Well, I'm already lookin forward to those prespawn bass! here's my best blackwater bass to date.. 8.5lbs.. not a record breaker, but a heckuva bass for blackwater river. Got her back in early April, 2013. what's yours?


----------



## jcoss15 (Oct 11, 2010)

7.9 lbs from yellow river back in 2005, I have only caught one over 5 lbs since then. Big bass are hard to come by on our rivers... Your 8.5 is a hoss!
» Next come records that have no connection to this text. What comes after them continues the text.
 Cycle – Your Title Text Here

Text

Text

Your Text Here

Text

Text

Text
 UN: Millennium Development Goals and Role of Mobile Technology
Just realized you said Blackwater...that would be about 3 lbs for me then.


----------



## Jason (Oct 2, 2007)

About 3..... wahhh wahhh hahahaha


----------



## Buckchaser (Jan 28, 2014)

9.5 lbs 2012 in May on bw


----------



## Buckchaser (Jan 28, 2014)

I caught a 6 the next morning. It was the best blackwater wknd I've ever had


----------



## Buckchaser (Jan 28, 2014)

Pics of the 6 and a 3 the next morning on back to back cast


----------



## Buckchaser (Jan 28, 2014)

My second biggest bw 8 lbs in June of this year


----------



## fishallyear (Oct 24, 2007)

buckchaser said:


> 9.5 lbs 2012 in may on bw


sweeeeeeet!


----------



## fishallyear (Oct 24, 2007)

Buckchaser said:


> My second biggest bw 8 lbs in June of this year


excellent! mine hit a trickworm. what did yers hit?


----------



## Buckchaser (Jan 28, 2014)

The 9 was on a baby brush hog the 8 was a magnum truck worm


----------



## etrade92 (Jul 30, 2015)

Where is this place at?


----------



## Buckchaser (Jan 28, 2014)

Blackwater River in Milton, Fl. Tough fishing but there is a few biggens in it


----------



## etrade92 (Jul 30, 2015)

Thanks. I'll have to check it out.


----------